PAGE EXCERPT =>
Kubernetes http health check not working as expected - 500 response is ignored

2/5/2021

I have implemented a http health check and a separate http liveness check for my pod. For both, I see that Kubernetes works as expected if my pod delays before responding. However, when they respond immediately with a status 500, Kubernetes treats that as a success response. This is after the pod is up and running OK - before the checks start returning status 500.

In fact, I see that returning status 500 actually resets the failure count, so it caused my pod to be treated as healthy again.

Question is whether I am doing something wrong? How to get Kubernetes to do its stuff when my pod is unhealthy?

$ k version
Client Version: version.Info{Major:"1", Minor:"18", GitVersion:"v1.18.8", GitCommit:"9f2892aab98fe339f3bd70e3c470144299398ace", GitTreeState:"clean", BuildDate:"2020-08-13T16:12:48Z", GoVersion:"go1.13.15", Compiler:"gc", Platform:"darwin/amd64"}
Server Version: version.Info{Major:"1", Minor:"20", GitVersion:"v1.20.1", GitCommit:"c4d752765b3bbac2237bf87cf0b1c2e307844666", GitTreeState:"clean", BuildDate:"2020-12-18T12:00:47Z", GoVersion:"go1.15.5", Compiler:"gc", Platform:"linux/amd64"}

To investigate this problem, I have added test endpoints to my pod so that I can change the behaviour at runtime: pass (200), fail (500), delay fail (wait 15 seconds, then return 500). And I separated the health and liveness endpoints.

From describe pod:

Liveness:   exec [curl http://localhost:30030/livez] delay=10s timeout=1s period=10s #success=1 #failure=5
Readiness:  exec [curl http://localhost:30030/healthz] delay=10s timeout=1s period=10s #success=1 #failure=3

I tested the endpoints by exec into the pod and curl the endpoints from there (details below).

MATERIAL =>
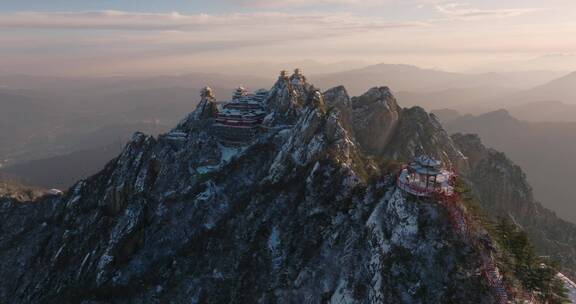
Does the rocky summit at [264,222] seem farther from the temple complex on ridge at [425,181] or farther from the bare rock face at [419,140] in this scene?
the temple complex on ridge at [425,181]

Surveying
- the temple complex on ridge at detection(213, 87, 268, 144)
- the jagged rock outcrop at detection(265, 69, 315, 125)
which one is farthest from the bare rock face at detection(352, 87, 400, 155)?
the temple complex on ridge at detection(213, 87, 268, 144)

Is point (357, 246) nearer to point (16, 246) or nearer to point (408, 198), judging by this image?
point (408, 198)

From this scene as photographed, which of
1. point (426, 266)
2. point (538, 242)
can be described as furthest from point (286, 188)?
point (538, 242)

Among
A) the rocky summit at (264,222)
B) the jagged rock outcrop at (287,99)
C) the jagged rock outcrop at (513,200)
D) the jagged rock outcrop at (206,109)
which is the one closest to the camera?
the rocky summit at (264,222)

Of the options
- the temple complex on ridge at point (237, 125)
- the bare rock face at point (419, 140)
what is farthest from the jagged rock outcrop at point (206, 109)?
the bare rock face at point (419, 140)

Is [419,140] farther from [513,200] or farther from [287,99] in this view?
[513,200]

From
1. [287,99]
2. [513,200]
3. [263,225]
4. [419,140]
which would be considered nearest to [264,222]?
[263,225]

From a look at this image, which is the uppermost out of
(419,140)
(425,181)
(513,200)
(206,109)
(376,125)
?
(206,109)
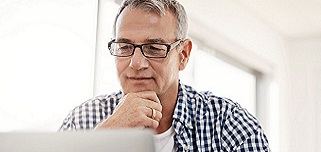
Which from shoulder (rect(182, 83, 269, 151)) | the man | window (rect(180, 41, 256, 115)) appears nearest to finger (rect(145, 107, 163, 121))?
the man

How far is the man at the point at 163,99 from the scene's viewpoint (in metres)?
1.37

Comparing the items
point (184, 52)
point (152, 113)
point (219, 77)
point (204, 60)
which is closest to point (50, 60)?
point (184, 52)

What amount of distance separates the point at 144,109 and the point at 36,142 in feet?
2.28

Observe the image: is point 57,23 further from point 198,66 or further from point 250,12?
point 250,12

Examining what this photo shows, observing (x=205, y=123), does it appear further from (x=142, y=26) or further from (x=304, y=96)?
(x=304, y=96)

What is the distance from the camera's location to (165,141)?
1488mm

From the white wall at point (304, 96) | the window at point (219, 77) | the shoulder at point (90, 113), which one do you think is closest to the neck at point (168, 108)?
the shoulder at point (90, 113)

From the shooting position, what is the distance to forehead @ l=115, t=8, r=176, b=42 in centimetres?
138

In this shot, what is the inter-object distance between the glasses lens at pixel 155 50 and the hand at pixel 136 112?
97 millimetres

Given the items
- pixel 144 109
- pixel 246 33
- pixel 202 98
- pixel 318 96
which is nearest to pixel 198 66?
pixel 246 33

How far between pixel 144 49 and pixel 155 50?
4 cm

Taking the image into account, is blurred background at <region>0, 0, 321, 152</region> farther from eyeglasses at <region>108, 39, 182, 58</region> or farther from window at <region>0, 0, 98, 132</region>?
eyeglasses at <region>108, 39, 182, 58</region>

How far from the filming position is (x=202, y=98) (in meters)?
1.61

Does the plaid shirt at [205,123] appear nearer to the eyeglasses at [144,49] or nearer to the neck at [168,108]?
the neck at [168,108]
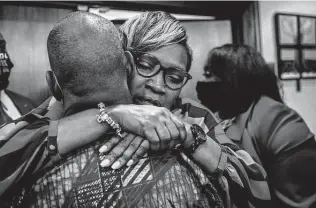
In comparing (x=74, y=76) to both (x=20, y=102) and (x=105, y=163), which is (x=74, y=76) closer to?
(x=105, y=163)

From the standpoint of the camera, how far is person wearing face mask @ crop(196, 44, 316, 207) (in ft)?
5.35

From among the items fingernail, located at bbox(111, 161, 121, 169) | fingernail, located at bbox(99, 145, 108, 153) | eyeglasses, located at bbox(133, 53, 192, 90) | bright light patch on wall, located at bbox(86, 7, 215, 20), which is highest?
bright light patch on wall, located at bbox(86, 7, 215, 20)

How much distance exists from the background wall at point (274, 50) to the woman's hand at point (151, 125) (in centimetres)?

STATED EXERCISE 1 => Reproduce the records word for word, starting at the line that contains "Does the plaid" and ending at the final line of the records, both included. Leave the pictures out.
STATED EXERCISE 2 => Write what follows in the thread about the Kubernetes HTTP health check that ignores a 500 response, picking up after its last sentence.

TASK RESPONSE 1 =>
Does the plaid shirt at [205,123] appear nearer to the eyeglasses at [144,49] or nearer to the neck at [168,108]?
the neck at [168,108]
In comparing (x=74, y=76) to both (x=20, y=102) and (x=105, y=163), which is (x=74, y=76) closer to?
(x=105, y=163)

From the standpoint of the camera, how far is person wearing face mask @ crop(196, 44, 316, 207) (in ft)?
5.35

From among the items fingernail, located at bbox(111, 161, 121, 169) | fingernail, located at bbox(99, 145, 108, 153) | eyeglasses, located at bbox(133, 53, 192, 90) | bright light patch on wall, located at bbox(86, 7, 215, 20), which is highest?
bright light patch on wall, located at bbox(86, 7, 215, 20)

How much distance exists from the background wall at point (274, 50) to the woman's hand at point (151, 125) (in centimetres)?

TASK RESPONSE 2 =>
Then I cycled both the liveness check and the health check through the 3 modes and monitored the Kubernetes response.
Health Check: expect pod to be restarted after failing health check 5 times in a row.
Liveness Check: describe the service and expect IP address of the pod to be removed from the list of endpoints.

Success case:

bash-4.4$ curl http://localhost:30030/unfailhealth
unfailhealth: REMOVE force all health checks to fail, was failHealth=false, delayFailHealth=false

bash-4.4$ curl http://localhost:30030/healthz -v
*   Trying ::1...
* TCP_NODELAY set
* Connected to localhost (::1) port 30030 (#0)
> GET /healthz HTTP/1.1
> Host: localhost:30030
> User-Agent: curl/7.61.1
> Accept: */*
>
< HTTP/1.1 200 OK
< X-Powered-By: Express
< Content-Type: text/html; charset=utf-8
< Content-Length: 3
< ETag: W/"3-CftlTBfMBbEe9TvTWqcB9tVQ6OE"
< Date: Fri, 05 Feb 2021 13:30:59 GMT
< Connection: keep-alive
< Keep-Alive: timeout=5
<
OK
* Connection #0 to host localhost left intact

Failure case:

bash-4.4$ curl http://localhost:30030/failhealth
failhealth: force all health checks to fail, was failHealth=true, delayFailHealth=false

bash-4.4$ curl http://localhost:30030/healthz -v
*   Trying ::1...
* TCP_NODELAY set
* Connected to localhost (::1) port 30030 (#0)
> GET /healthz HTTP/1.1
> Host: localhost:30030
> User-Agent: curl/7.61.1
> Accept: */*
>
< HTTP/1.1 500 Internal Server Error
< X-Powered-By: Express
< Content-Type: text/html; charset=utf-8
< Content-Length: 26
< ETag: W/"1a-yI5D4Rtao1KH34GZVYKKvxZoEVo"
< Date: Fri, 05 Feb 2021 13:29:14 GMT
< Connection: keep-alive
< Keep-Alive: timeout=5
<
FAKE HEALTH CHECK FAILURE
* Connection #0 to host localhost left intact

Delayed failure case:

bash-4.4$ curl http://localhost:30030/delayfailhealth
delayfailhealth: force all health checks to sleep 15sec, then fail, was failHealth=false, delayFailHealth=true

bash-4.4$ date; curl http://localhost:30030/healthz -v
Fri Feb  5 13:33:08 UTC 2021
*   Trying ::1...
* TCP_NODELAY set
* Connected to localhost (::1) port 30030 (#0)
> GET /healthz HTTP/1.1
> Host: localhost:30030
> User-Agent: curl/7.61.1
> Accept: */*
>
< HTTP/1.1 500 Internal Server Error
< X-Powered-By: Express
< Content-Type: text/html; charset=utf-8
< Content-Length: 47
< ETag: W/"2f-n+Ix8oU/09OT9+cpPVm1/EejE9Y"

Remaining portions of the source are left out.